Recibo un mensaje de Angie, dice que acaba de llegar y no puede estacionar. Salgo tambaleante de la guardia y la veo a unos metros. Está agotada. Después de hacer mil maniobras logró colocar el auto en un lugar donde apenas se pueden abrir las puertas. Camino a los tumbos en dirección a ella. Su cara se transforma al verme. Soy un zombi amarillo con el brazo pinchado y a punto de desmayarse.

—¡Tu color! ¿Cómo te sentís? ¿Dónde están los resultados de los análisis que te hicieron? —pregunta.

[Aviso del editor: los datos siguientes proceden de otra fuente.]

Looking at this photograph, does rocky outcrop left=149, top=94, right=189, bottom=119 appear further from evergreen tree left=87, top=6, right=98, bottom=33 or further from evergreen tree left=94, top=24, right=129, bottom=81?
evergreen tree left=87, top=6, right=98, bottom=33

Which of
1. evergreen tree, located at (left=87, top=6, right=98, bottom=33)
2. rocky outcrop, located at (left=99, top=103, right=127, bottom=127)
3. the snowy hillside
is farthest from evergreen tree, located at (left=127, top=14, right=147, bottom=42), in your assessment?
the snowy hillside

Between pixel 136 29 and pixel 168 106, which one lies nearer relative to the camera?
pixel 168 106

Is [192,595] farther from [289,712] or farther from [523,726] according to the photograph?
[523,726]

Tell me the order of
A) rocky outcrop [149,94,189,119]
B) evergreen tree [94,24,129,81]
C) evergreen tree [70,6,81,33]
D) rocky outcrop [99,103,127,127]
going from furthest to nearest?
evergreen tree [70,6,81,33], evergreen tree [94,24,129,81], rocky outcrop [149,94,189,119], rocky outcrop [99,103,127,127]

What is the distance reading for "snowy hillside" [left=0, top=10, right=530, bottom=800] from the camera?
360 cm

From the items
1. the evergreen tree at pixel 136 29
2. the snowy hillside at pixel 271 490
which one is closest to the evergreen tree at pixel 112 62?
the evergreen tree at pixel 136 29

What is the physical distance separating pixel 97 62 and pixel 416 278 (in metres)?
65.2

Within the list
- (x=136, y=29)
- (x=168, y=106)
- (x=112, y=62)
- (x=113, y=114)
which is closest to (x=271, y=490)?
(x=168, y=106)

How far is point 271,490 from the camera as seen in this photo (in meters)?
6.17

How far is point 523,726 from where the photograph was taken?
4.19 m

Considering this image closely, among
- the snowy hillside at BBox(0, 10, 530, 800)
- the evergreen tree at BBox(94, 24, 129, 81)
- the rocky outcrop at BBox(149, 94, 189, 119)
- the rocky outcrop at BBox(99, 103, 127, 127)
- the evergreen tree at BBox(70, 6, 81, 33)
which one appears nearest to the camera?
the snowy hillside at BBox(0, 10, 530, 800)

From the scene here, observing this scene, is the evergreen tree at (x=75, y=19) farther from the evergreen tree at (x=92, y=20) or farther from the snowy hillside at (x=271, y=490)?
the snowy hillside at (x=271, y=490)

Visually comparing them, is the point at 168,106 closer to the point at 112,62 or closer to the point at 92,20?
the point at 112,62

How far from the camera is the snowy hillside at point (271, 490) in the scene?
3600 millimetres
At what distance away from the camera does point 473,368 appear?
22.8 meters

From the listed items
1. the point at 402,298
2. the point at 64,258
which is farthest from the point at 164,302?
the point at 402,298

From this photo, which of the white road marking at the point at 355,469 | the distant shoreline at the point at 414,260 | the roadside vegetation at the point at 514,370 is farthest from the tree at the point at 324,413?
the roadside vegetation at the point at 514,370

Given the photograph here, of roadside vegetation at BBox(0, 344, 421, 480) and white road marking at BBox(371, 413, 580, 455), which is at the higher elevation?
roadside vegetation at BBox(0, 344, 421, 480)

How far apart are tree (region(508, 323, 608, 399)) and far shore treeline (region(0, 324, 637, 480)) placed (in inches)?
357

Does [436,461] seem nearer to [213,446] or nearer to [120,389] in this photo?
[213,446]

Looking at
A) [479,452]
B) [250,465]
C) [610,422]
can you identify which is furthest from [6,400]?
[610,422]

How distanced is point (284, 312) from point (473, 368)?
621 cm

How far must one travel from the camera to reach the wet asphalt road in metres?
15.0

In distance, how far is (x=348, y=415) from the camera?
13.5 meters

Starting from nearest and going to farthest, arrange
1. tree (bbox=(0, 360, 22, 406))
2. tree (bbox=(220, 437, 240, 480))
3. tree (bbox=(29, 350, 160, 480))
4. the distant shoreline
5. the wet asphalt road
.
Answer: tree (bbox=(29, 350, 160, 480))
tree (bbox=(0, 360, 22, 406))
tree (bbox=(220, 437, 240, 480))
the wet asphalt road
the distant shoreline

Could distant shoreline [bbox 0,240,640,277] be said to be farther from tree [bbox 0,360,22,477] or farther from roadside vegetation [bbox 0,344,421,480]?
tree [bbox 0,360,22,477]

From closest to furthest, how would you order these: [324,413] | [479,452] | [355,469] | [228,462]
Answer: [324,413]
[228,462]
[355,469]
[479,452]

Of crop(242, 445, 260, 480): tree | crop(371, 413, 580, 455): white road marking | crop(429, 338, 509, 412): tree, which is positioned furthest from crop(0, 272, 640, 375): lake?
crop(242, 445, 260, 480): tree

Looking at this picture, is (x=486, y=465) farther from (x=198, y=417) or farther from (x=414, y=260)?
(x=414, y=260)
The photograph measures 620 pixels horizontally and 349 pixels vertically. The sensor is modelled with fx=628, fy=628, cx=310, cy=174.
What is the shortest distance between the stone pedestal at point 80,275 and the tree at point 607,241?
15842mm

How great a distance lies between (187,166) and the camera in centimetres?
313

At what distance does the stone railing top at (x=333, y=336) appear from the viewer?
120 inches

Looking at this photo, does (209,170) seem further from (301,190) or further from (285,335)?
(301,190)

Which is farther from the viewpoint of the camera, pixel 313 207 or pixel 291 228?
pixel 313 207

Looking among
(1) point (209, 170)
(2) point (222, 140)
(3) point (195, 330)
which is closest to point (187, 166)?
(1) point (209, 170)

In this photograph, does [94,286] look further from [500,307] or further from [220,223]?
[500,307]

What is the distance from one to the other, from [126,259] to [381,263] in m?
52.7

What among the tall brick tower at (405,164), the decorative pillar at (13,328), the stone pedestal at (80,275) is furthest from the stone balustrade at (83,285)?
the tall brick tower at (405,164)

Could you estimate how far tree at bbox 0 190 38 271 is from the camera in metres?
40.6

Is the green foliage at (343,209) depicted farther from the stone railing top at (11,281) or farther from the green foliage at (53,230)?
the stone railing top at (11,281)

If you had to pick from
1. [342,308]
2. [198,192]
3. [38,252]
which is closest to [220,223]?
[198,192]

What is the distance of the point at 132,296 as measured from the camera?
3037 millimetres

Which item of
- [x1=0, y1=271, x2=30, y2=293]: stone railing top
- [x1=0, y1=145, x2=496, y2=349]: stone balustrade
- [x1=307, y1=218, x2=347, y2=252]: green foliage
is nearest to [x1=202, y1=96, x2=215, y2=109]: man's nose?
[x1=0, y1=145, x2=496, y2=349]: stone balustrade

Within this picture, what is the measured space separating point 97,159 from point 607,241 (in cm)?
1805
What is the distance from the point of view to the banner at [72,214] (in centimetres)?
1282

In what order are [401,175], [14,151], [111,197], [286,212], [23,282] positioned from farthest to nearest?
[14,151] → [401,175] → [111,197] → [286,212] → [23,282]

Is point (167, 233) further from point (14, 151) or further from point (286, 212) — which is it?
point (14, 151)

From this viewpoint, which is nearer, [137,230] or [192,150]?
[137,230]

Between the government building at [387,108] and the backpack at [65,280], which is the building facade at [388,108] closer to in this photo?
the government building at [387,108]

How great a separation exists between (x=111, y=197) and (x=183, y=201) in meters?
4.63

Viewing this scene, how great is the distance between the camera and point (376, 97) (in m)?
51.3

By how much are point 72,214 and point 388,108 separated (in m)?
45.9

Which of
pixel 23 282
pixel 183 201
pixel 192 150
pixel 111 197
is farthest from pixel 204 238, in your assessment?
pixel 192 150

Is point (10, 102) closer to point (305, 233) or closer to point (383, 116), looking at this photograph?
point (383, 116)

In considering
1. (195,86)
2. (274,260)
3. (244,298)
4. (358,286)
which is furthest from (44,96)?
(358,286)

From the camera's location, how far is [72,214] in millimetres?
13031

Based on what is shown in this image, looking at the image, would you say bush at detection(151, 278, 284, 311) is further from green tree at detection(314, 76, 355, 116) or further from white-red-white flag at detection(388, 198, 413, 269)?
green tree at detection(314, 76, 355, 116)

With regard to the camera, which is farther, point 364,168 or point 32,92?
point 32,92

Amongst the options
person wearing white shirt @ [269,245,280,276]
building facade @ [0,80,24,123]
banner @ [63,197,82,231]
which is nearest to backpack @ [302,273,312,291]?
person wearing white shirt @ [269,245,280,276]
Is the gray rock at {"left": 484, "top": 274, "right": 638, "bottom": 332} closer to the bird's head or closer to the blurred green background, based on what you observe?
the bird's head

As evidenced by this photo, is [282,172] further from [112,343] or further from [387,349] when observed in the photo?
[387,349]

—No lo sé, creo que se los llevó la doctora —respondo.

—¿Cómo que se los llevó la doctora? ¿No se los pediste?

—Me dijo que es un virus, ya va a pasar —digo mientras me siento en el auto—. Necesito descansar.

—Quiero esos análisis, quizá los tenga que ver otro médico. —Su tono no admite disidencias—. Vamos a buscarlos.

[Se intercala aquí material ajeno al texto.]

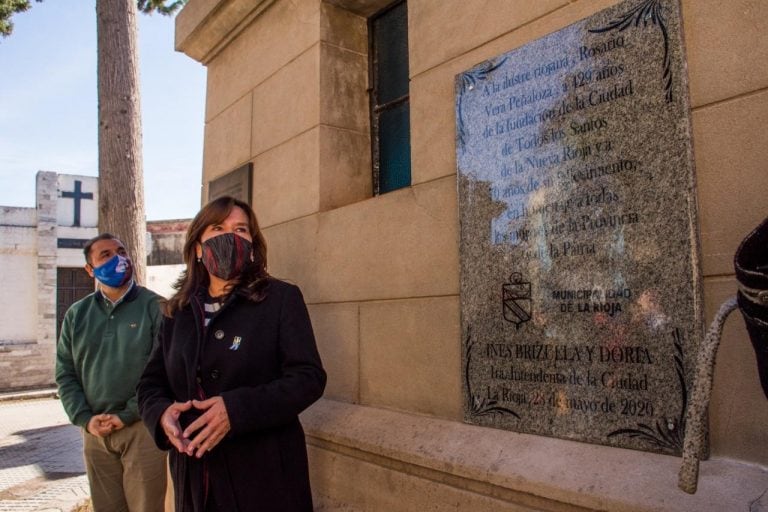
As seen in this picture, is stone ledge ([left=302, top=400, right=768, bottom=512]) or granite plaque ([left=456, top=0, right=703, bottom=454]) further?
granite plaque ([left=456, top=0, right=703, bottom=454])

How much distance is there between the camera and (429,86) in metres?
2.66

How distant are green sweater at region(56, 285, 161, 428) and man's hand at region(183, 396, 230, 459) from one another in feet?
4.20

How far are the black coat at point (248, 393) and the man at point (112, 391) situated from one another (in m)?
0.85

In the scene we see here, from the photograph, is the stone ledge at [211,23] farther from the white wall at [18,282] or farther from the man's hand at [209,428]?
the white wall at [18,282]

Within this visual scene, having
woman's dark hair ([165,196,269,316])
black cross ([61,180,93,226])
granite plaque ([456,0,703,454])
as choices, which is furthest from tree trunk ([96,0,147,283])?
black cross ([61,180,93,226])

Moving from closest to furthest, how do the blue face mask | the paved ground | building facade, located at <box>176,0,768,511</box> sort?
building facade, located at <box>176,0,768,511</box> < the blue face mask < the paved ground

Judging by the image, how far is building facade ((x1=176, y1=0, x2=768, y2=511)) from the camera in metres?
1.64

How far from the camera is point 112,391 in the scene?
2.90m

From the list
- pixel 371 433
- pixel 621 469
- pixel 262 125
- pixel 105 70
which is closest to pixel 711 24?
pixel 621 469

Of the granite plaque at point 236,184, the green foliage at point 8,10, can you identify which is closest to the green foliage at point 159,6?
the green foliage at point 8,10

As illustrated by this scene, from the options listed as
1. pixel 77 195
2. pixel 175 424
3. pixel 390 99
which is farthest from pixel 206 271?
pixel 77 195

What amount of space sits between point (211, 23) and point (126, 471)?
131 inches

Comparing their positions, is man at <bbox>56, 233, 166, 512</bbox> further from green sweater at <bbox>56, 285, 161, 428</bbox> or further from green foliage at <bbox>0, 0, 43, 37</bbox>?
green foliage at <bbox>0, 0, 43, 37</bbox>

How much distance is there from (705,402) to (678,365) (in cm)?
71
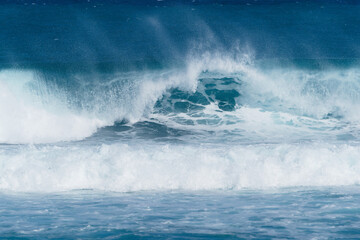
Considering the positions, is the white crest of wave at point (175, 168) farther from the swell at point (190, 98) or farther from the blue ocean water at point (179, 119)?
the swell at point (190, 98)

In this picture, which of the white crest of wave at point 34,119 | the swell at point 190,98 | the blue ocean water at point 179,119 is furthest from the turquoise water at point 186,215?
the swell at point 190,98

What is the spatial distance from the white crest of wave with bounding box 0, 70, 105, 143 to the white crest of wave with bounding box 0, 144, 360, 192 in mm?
2539

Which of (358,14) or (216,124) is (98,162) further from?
(358,14)

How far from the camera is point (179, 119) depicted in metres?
13.7

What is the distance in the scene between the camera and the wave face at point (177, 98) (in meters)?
8.98

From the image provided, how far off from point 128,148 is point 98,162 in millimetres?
945

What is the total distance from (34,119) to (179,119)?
13.7 ft

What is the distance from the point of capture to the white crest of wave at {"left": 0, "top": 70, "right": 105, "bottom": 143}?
12430 mm

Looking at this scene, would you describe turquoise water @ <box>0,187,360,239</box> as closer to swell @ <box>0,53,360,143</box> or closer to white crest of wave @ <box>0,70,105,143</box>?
white crest of wave @ <box>0,70,105,143</box>

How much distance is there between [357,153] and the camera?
9.53 metres

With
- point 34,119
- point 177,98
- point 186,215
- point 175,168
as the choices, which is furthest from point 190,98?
point 186,215

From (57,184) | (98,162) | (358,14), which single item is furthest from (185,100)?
(358,14)

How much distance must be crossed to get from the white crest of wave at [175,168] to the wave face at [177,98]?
0.03m

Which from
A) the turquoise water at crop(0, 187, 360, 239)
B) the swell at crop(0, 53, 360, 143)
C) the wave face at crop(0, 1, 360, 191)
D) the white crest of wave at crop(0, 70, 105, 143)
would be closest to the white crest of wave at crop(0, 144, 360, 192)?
the wave face at crop(0, 1, 360, 191)
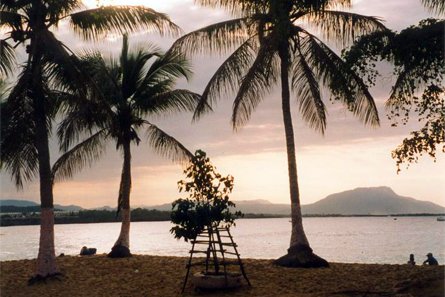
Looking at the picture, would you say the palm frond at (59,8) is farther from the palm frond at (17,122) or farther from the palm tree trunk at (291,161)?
the palm tree trunk at (291,161)

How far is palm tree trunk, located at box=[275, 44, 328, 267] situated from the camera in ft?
62.8

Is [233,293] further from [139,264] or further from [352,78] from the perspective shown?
[352,78]

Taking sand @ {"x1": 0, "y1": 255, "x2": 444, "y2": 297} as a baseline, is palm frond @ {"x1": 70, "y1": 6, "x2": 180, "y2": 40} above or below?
above

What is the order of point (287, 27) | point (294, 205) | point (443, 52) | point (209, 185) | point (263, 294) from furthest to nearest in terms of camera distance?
point (294, 205)
point (287, 27)
point (209, 185)
point (263, 294)
point (443, 52)

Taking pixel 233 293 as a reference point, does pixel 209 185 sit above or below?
above

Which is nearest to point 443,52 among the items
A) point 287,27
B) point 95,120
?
point 287,27

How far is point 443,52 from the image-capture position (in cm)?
1352

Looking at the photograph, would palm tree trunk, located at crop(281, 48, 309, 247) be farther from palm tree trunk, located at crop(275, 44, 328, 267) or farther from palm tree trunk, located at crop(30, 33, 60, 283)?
palm tree trunk, located at crop(30, 33, 60, 283)

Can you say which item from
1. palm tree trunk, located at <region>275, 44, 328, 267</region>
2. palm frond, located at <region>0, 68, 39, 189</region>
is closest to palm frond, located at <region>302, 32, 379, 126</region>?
palm tree trunk, located at <region>275, 44, 328, 267</region>

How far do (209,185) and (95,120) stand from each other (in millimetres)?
4284

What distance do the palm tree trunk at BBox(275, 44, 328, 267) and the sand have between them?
22.1 inches

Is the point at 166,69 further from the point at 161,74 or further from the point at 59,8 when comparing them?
the point at 59,8

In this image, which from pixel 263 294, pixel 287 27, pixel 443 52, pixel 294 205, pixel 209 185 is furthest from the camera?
pixel 294 205

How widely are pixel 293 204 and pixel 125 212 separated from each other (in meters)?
7.13
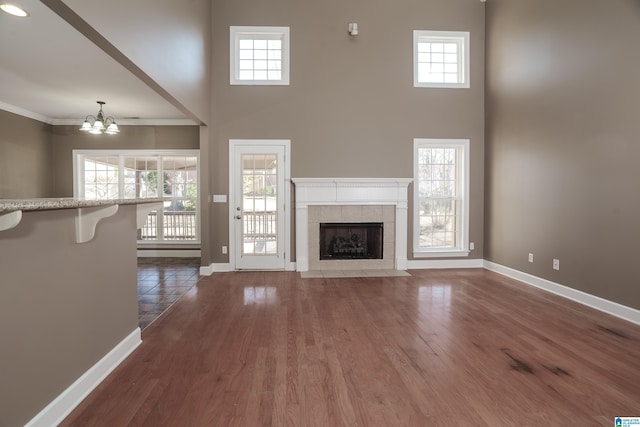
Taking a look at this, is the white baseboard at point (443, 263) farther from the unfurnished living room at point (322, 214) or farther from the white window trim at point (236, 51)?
the white window trim at point (236, 51)

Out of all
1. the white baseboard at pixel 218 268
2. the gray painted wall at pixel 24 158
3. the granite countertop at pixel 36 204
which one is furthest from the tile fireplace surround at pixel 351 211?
the gray painted wall at pixel 24 158

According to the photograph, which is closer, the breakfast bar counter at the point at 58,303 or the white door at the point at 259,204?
the breakfast bar counter at the point at 58,303

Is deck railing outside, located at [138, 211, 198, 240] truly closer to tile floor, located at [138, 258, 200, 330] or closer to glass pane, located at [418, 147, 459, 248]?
tile floor, located at [138, 258, 200, 330]

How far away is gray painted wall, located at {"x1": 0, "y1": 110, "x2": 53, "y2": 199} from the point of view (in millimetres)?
5168

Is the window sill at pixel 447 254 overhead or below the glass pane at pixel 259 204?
below

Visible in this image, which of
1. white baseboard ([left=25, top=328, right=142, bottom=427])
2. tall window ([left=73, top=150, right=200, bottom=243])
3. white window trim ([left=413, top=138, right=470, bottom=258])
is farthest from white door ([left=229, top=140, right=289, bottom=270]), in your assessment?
white baseboard ([left=25, top=328, right=142, bottom=427])

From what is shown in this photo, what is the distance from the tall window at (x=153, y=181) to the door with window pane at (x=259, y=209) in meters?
1.67

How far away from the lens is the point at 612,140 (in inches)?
129

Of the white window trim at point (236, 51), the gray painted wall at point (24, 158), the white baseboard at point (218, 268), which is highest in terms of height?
the white window trim at point (236, 51)

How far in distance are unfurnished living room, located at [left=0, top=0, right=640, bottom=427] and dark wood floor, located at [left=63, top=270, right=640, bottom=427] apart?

Entramos, pero la doctora de la fiebre ya no está, así que vamos al laboratorio y logramos tener en nuestras manos los resultados del estudio. Ahora sí podemos volver. El calor es agobiante y yo estoy sentado en el auto. Tengo algo menos de treinta y ocho de fiebre y mucho sueño. No recuerdo haber estado tan cansado en toda mi vida. Necesito algo que me envuelva y abrigue. La temperatura tiene que bajar pronto, dijo la doctora.

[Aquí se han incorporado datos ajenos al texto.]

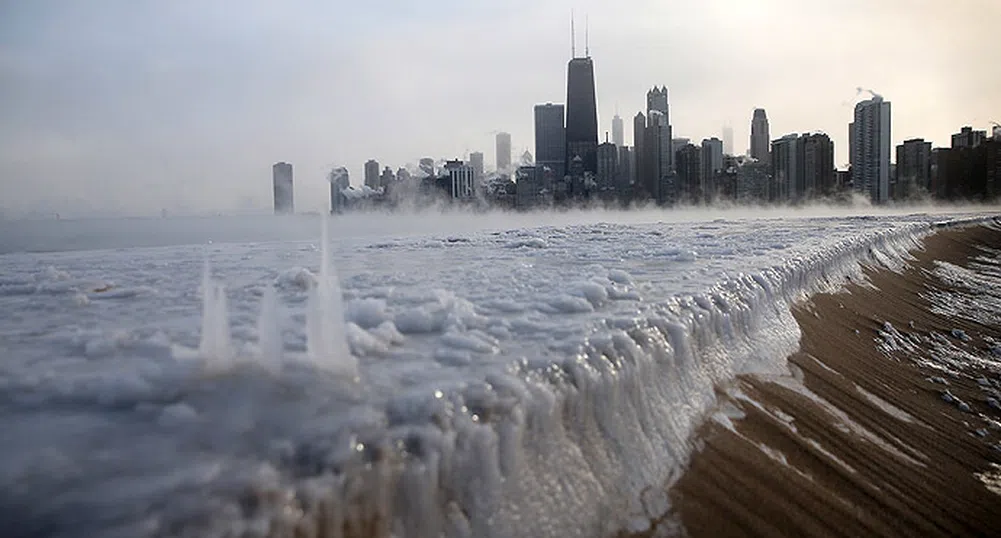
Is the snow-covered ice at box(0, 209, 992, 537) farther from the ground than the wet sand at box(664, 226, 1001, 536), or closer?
farther from the ground

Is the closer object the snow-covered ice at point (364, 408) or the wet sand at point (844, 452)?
the snow-covered ice at point (364, 408)

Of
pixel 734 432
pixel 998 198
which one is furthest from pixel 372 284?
pixel 998 198

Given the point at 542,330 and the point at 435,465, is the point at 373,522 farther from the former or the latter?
the point at 542,330

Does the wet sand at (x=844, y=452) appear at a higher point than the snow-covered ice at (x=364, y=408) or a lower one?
lower

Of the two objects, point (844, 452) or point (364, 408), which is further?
point (844, 452)

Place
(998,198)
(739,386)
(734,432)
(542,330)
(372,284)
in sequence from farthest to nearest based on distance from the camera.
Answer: (998,198) < (372,284) < (739,386) < (542,330) < (734,432)
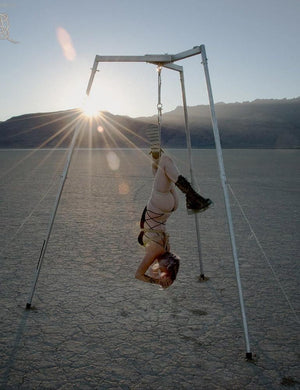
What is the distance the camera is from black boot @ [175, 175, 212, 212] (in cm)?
332

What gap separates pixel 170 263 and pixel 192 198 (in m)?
0.75

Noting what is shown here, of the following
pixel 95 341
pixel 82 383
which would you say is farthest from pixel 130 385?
pixel 95 341

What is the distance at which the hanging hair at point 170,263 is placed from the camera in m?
3.69

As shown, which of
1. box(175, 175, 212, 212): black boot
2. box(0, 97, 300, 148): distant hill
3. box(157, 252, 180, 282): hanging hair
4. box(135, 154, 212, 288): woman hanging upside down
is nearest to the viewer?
box(175, 175, 212, 212): black boot

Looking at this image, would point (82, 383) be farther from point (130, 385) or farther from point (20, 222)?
Answer: point (20, 222)

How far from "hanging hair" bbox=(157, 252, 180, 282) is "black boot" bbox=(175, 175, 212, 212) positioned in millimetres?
646

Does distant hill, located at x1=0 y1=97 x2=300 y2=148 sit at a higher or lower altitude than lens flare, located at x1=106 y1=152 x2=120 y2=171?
higher

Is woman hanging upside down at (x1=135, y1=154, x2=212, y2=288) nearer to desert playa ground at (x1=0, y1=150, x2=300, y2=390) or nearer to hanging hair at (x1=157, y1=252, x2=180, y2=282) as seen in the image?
hanging hair at (x1=157, y1=252, x2=180, y2=282)

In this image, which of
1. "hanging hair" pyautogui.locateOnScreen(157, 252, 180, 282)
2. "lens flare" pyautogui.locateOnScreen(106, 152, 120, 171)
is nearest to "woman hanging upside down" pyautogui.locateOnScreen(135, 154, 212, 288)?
"hanging hair" pyautogui.locateOnScreen(157, 252, 180, 282)

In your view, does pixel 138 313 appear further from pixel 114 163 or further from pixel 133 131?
pixel 133 131

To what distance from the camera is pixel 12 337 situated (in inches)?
146

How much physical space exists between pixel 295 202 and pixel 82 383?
10.1 metres

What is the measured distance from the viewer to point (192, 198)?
335 cm

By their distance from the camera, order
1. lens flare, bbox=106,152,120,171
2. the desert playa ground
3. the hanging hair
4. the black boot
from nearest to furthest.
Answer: the desert playa ground, the black boot, the hanging hair, lens flare, bbox=106,152,120,171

Al llegar a casa me tiro en la cama y duermo. Al despertar, ya son cerca de las cinco de la tarde. La fiebre no baja y ya van más de veinticuatro horas. Me siento en el living y miro el termómetro mientras transpiro. Mi remera está empapada. Empiezo a normalizar esta situación de tener que usar varias camisetas por día. Cata y Martu, a mi alrededor, preguntan qué pasa y les digo que tengo fiebre, que ya tomé el remedio y que pronto jugaré con ellas. Cata insiste con la polilla que le asesina la ropa y dice que es posible que el bicho sea el culpable de mi enfermedad. Me cansa estar con ellas, y sus preguntas me aturden. Así que vuelvo a la cama y pierdo la noción del tiempo. Angie me trae el termómetro por la noche. El aparato hierve a más de treinta y nueve. Esto no es normal.

—Mandale los resultados a María, que es médica —le pido a Angie.

—Sí, justo estaba escribiéndole un mensaje, ahí se los mando —responde sin dejar de mirar el teléfono—. Me contestó, dice que vayamos mañana a la Clínica Adventista Belgrano, donde ella trabaja en la guardia.

—¿Qué te dijo del estudio?

—Que no está bien. —Angie se pone a leer algo en la pantalla de su celular—. Dice que no hay que preocuparse, hay que ocuparse. Los resultados están mal. Tenemos que ir mañana temprano al sanatorio. Vos no podés manejar en este estado, tengo que hacerlo yo. Ella va a encargarte varios estudios para que te hagas ahí y ver qué es lo que te está pasando.

—Bueno, yo me voy a dormir, estoy muy cansado y esta fiebre no baja.